Methods We have undertaken a retrospective analysis of all cases of Charcot foot on the comprehensive database which has been maintained at the specialist diabetic foot clinic at the City Hospital, Nottingham since 1982. Survival and the incidence of amputation (major and minor) was compared with a control population referred with uncomplicated neuropathic ulceration. Controls were individually matched for gender, age (±2 years), disease type, disease duration (±2 years) and year of referral (±3 years).
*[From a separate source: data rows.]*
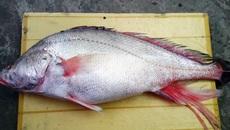 Người dân Sài Gòn câu được cá sủ vàng quý hiếm
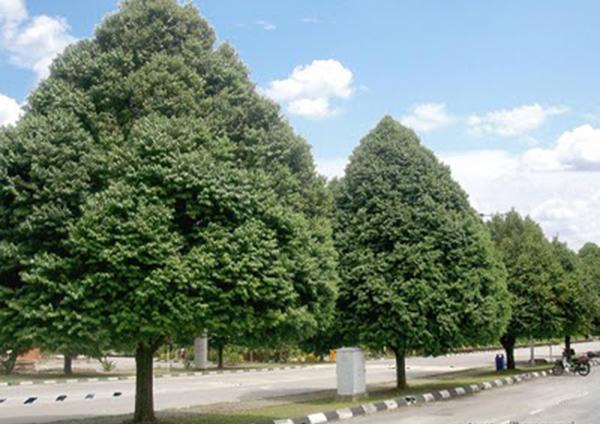 Kết quả hình ảnh cho cây sến xanh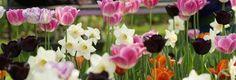 Ikke alle tulipaner kommer igjen år etter år. Det handler om å velge pålitelige sorter. Her får du 11 sikre tulipanvalg.
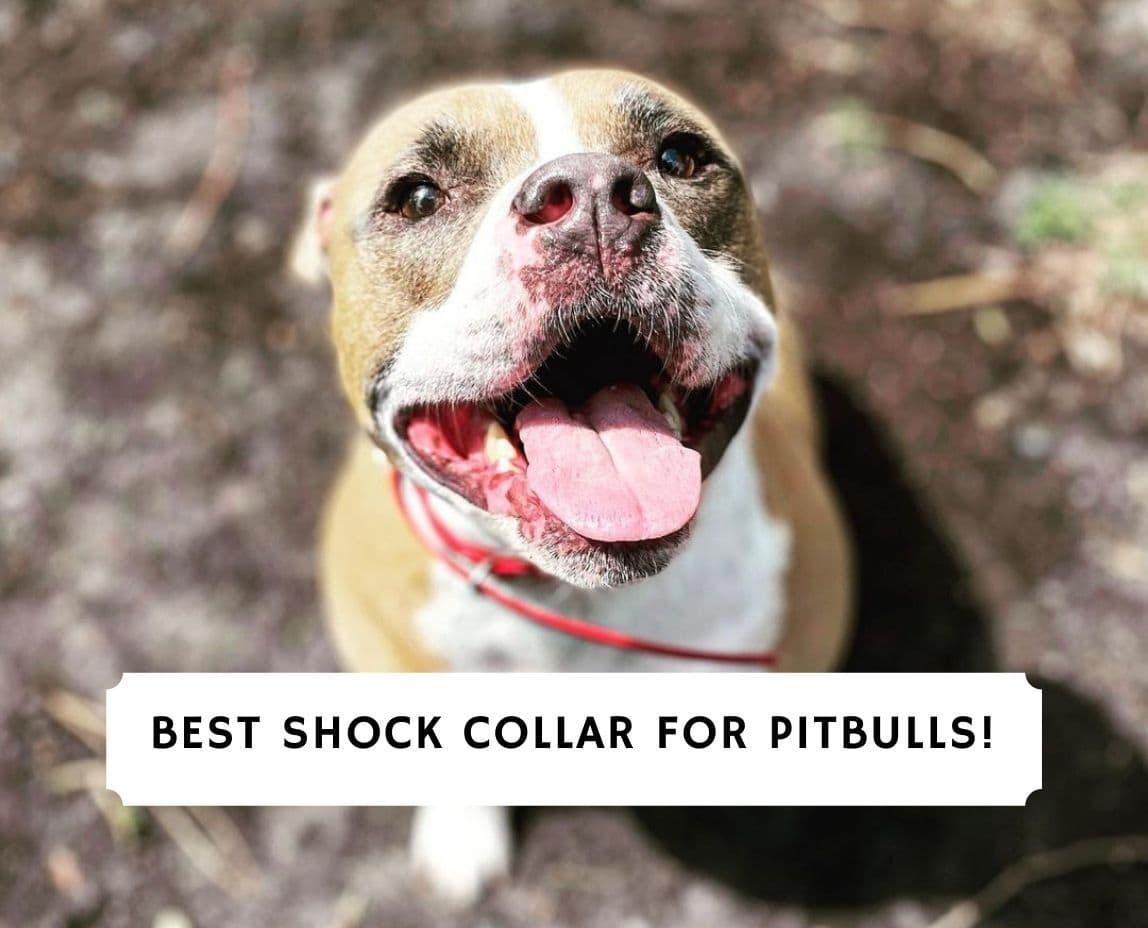 Best Shock Collar for Pitbulls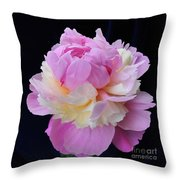 peony 4 Double Light Pink Peony II Throw Pillow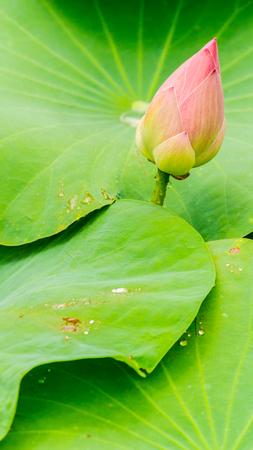 Beautiful pink lotus flower in pond after rain on rainy season.
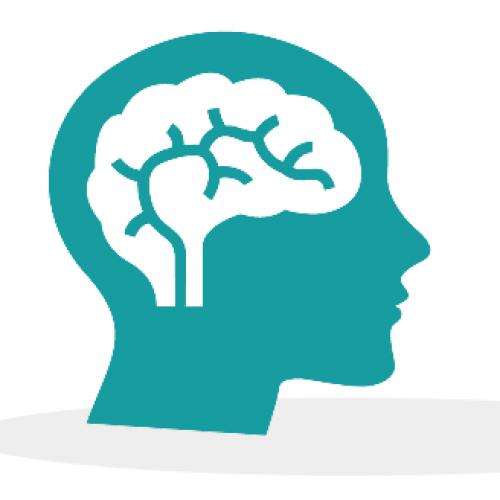 Cognitive Psychologist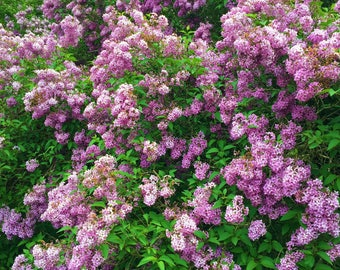 Lilac in abundance, May flowers, English countryside, photo print, Photography, Picturesque print, England,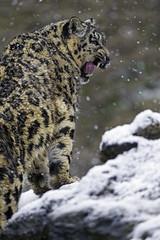 Orya yawning on the slope (Tambako the Jaguar) Tags: winter wild snow cold tongue cat walking zoo switzerland big nikon stones profile fluffy climbing zrich openmouth slope snowleopard yawning d4 uncia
Results Forty-seven cases (21 female, 26 male) of Charcot foot were identified, of whom 18 (38.3%) had Type 1 diabetes. Mean age and disease duration at presentation were 59.2 ± 13.4 (sd) and 16.2 ± 11.2 years, compared with 59.7 ± 12.6 and 16.3 ± 11.2 years, respectively, in the controls. Twenty-one (44.7%) of those with Charcot had died, after a mean interval of 3.7 ± 2.8 years. This compared with 16 (34.0%) after a mean 3.1 ± 2.7 years in the control group. Mean duration of follow-up in the survivors was 4.7 ± 4.9 years (Charcot) and 5.3 ± 3.9 years (controls). A total of 11 (23.4%) Charcot patients had had a major amputation on the side of the index lesion, compared with five (10.6%) controls. There was no difference between the two groups (P > 0.05, Chi-square).
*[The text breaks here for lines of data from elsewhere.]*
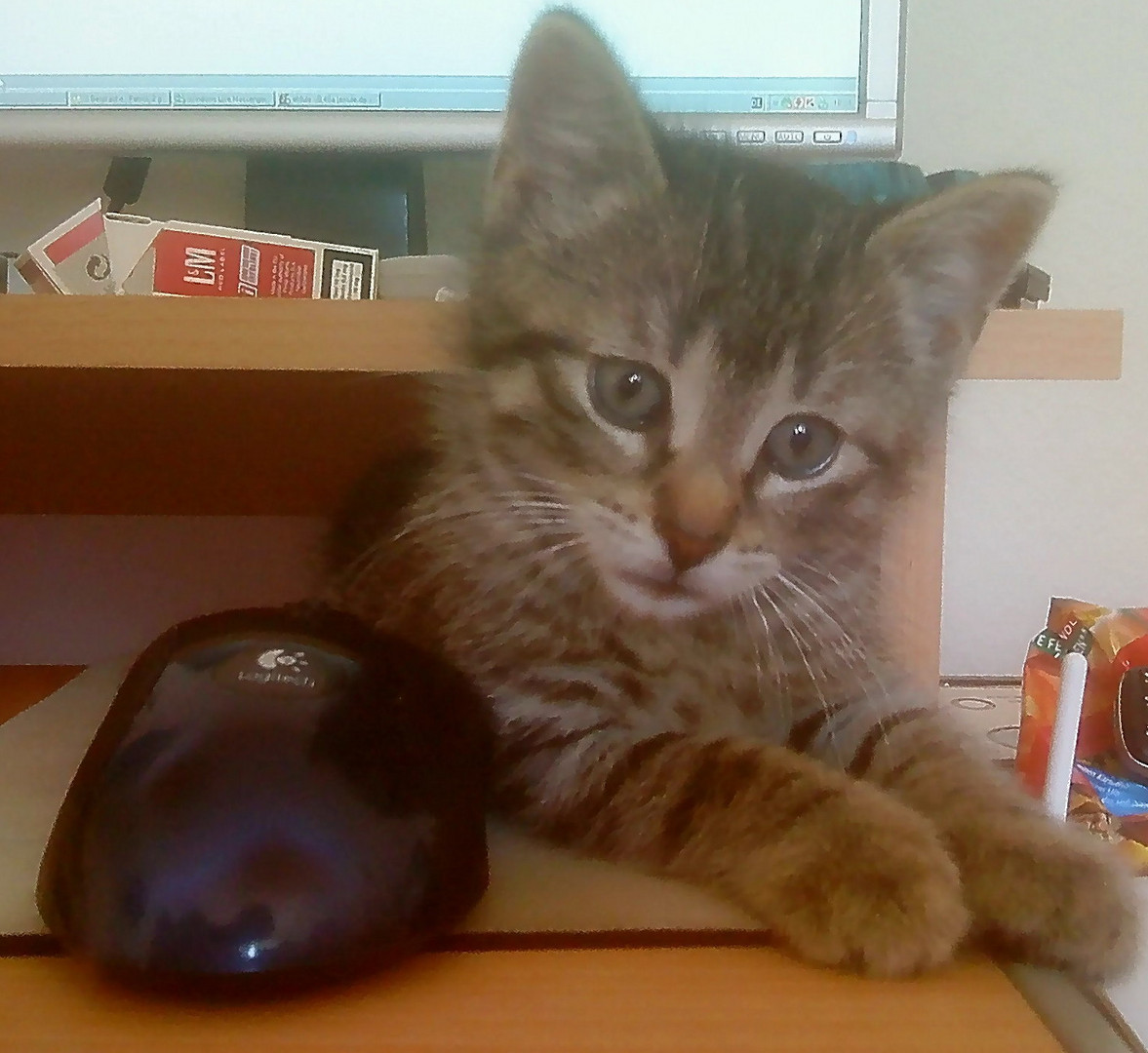 Katz&Maus ;)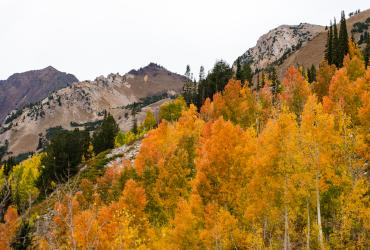 Fall Colors in Little Cottonwood Canyon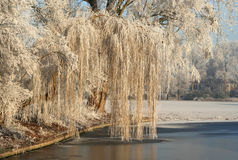Frozen Willow. Frozen weeping willow in the park Royalty Free Stock Image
Conclusions The mortality in this group of patients with Charcot foot was higher than expected. Nevertheless, there was no difference between those with Charcot and those with uncomplicated neuropathic ulceration. It is possible that it is neuropathy, rather than Charcot osteoarthropathy, which is independently associated with increased mortality in diabetes. The mechanism underlying any such association is not known. There is a need for a formal, prospective, multicentre study to investigate the life expectancy and cardiovascular risk of those with Charcot osteoarthropathy.